Challenge:
Repeat the rows word for word, starting at the line that contains "From the things listed as" and going through the end of the rows.

[Rows excerpted from a collection]
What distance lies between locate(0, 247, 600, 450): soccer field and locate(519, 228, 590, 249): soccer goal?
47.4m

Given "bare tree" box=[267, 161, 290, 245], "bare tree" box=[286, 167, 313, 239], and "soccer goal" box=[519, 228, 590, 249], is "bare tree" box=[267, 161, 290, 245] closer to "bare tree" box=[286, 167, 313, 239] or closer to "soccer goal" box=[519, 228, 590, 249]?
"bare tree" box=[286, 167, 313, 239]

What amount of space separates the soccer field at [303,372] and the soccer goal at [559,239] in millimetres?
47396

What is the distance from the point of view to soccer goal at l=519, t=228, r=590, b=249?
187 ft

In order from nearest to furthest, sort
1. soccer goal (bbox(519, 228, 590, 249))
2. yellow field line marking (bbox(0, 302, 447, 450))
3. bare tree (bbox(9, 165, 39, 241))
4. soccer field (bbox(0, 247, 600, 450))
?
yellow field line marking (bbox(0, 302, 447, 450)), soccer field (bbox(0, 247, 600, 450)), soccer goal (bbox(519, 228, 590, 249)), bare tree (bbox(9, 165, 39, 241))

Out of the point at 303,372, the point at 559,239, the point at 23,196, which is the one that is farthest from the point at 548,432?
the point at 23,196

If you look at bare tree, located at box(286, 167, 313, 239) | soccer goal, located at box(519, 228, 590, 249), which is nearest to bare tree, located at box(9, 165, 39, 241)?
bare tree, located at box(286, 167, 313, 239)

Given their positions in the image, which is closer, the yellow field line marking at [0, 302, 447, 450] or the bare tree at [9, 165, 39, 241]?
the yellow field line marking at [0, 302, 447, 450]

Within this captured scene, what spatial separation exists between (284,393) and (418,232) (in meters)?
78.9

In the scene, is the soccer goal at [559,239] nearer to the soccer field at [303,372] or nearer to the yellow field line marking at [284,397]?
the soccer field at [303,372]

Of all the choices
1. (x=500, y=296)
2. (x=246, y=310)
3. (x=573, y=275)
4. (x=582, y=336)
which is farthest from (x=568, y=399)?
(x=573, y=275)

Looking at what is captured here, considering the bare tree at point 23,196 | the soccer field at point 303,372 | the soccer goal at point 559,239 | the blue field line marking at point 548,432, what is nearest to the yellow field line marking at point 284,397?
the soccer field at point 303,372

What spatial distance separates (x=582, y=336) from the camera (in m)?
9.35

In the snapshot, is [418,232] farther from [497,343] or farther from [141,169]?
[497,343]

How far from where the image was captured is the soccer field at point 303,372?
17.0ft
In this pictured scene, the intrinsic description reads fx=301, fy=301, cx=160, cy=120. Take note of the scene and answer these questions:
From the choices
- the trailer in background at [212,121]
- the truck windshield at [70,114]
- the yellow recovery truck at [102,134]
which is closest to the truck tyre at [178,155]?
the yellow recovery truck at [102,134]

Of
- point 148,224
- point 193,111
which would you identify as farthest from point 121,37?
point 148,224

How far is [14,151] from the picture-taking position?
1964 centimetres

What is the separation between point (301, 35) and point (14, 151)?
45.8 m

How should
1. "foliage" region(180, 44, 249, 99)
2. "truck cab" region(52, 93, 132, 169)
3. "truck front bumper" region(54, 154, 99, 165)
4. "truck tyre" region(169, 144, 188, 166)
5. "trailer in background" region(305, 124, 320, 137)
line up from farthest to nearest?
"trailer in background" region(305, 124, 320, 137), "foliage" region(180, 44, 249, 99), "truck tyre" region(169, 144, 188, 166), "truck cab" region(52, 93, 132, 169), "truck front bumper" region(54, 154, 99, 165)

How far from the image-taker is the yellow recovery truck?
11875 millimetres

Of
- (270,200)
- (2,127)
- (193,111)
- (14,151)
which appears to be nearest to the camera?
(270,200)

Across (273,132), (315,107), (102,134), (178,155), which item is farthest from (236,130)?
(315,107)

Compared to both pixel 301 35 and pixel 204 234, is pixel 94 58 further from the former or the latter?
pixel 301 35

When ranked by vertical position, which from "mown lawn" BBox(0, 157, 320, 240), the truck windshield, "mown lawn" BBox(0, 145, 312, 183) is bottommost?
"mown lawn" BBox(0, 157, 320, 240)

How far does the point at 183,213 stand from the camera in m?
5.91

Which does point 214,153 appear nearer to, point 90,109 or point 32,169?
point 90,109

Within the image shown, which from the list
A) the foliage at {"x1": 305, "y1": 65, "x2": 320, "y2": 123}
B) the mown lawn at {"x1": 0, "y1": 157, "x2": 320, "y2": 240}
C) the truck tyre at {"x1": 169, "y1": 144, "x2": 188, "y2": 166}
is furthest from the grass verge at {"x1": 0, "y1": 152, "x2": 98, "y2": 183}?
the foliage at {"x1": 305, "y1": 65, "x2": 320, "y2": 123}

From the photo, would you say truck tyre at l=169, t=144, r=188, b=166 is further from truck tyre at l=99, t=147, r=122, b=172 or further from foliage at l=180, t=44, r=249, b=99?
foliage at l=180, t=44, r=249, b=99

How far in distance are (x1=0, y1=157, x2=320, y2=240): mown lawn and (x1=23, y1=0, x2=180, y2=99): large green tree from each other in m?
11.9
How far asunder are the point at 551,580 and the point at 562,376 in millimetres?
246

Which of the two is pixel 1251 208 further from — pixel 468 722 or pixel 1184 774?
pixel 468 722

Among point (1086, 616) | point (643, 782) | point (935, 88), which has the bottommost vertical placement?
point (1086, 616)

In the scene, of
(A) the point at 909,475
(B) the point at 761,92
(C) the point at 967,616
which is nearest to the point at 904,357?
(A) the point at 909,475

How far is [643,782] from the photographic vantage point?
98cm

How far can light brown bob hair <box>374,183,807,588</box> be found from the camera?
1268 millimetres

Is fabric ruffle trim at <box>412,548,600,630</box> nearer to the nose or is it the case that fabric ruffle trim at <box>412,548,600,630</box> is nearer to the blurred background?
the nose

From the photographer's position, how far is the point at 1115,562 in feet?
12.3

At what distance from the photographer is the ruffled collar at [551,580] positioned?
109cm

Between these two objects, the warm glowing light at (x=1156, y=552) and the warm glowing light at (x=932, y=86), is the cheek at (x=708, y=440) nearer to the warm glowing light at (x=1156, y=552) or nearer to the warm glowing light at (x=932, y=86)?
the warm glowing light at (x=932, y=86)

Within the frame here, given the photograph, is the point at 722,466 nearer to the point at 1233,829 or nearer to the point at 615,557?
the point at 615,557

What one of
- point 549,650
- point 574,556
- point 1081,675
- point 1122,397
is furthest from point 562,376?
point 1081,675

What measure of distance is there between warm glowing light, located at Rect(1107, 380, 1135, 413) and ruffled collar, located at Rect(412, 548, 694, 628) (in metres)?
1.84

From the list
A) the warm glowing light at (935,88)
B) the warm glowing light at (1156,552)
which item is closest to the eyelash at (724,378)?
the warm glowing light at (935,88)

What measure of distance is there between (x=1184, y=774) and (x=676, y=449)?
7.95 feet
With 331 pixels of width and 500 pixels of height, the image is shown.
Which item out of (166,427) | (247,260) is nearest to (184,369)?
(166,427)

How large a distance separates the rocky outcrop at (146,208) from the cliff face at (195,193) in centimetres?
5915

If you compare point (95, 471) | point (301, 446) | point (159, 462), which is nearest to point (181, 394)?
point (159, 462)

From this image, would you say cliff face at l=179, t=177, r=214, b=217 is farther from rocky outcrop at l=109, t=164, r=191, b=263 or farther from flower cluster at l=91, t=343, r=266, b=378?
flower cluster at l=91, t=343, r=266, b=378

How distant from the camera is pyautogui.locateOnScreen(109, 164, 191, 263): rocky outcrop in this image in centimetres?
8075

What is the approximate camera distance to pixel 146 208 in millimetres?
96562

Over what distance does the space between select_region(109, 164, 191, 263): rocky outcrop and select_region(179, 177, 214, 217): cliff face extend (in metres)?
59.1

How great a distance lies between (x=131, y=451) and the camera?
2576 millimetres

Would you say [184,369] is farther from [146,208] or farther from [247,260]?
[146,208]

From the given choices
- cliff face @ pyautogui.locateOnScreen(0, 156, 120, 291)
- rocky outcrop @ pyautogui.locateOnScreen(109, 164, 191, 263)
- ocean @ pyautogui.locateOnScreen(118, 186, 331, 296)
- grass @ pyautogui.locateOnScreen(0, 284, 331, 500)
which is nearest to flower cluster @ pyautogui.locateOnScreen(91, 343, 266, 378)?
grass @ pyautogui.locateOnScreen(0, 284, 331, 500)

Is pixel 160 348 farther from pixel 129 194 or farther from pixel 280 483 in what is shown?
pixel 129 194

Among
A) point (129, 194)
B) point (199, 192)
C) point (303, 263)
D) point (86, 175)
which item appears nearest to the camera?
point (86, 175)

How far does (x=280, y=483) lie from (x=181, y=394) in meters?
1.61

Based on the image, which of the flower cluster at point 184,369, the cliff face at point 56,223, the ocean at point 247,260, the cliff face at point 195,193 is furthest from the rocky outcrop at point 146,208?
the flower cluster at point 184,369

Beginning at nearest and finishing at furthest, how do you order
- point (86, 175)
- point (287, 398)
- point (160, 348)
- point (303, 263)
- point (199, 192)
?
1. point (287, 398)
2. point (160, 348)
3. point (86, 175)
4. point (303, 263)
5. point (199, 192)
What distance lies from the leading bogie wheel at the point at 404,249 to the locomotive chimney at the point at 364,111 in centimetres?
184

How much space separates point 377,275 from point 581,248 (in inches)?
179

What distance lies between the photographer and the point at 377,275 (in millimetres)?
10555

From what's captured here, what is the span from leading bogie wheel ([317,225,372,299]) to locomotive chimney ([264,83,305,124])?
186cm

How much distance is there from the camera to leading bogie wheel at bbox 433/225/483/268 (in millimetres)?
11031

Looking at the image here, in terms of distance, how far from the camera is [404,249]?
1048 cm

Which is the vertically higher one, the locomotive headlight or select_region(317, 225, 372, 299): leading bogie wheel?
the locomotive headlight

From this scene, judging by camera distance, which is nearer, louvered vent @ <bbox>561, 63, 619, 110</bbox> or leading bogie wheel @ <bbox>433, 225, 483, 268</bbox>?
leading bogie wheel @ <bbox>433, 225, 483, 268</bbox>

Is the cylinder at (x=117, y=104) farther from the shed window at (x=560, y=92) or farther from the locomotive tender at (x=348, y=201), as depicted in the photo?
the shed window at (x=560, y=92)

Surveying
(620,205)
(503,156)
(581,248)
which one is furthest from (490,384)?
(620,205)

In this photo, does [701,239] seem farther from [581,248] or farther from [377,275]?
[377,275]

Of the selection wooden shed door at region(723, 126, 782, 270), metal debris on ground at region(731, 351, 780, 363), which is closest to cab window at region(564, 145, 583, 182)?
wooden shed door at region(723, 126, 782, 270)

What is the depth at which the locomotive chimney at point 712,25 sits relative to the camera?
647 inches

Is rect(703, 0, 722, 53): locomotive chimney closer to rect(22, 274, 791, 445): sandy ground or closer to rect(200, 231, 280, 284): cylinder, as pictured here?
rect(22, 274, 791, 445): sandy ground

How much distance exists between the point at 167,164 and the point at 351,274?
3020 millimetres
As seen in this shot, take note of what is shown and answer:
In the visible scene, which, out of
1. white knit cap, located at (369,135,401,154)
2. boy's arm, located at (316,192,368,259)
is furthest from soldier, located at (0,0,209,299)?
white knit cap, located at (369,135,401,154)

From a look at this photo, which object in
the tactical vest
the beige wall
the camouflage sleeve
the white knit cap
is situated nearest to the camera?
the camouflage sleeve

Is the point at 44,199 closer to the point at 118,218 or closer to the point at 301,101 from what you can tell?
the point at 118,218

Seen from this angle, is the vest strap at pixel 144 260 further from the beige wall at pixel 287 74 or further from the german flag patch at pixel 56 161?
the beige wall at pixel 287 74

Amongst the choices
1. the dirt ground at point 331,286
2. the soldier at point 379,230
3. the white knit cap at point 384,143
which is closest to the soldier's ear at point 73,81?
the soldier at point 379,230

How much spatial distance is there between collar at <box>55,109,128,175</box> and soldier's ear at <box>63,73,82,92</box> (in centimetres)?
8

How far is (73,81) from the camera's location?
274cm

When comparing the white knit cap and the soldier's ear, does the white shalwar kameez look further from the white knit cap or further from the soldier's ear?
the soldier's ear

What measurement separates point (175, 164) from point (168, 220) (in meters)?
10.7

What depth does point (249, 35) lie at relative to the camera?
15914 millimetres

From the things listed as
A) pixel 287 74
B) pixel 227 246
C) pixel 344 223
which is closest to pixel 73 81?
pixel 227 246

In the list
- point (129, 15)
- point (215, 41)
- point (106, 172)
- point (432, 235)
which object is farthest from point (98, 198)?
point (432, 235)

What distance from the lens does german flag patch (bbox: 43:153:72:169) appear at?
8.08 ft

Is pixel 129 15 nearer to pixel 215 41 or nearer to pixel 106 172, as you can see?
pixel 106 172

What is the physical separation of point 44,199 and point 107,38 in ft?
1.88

Output below:
From the things listed as
A) pixel 287 74
B) pixel 227 246
C) pixel 344 223
which is closest to pixel 73 81?
pixel 227 246

In the list
- point (129, 15)
- point (215, 41)
- point (106, 172)
- point (432, 235)
which object is farthest from point (98, 198)?
point (432, 235)

What distance from the lens does german flag patch (bbox: 43:153:72:169) appear at?
8.08 ft

Is pixel 129 15 nearer to pixel 215 41 or nearer to pixel 106 172, as you can see?
pixel 106 172

What is the physical separation of point 44,199 and point 107,38 in ft?
1.88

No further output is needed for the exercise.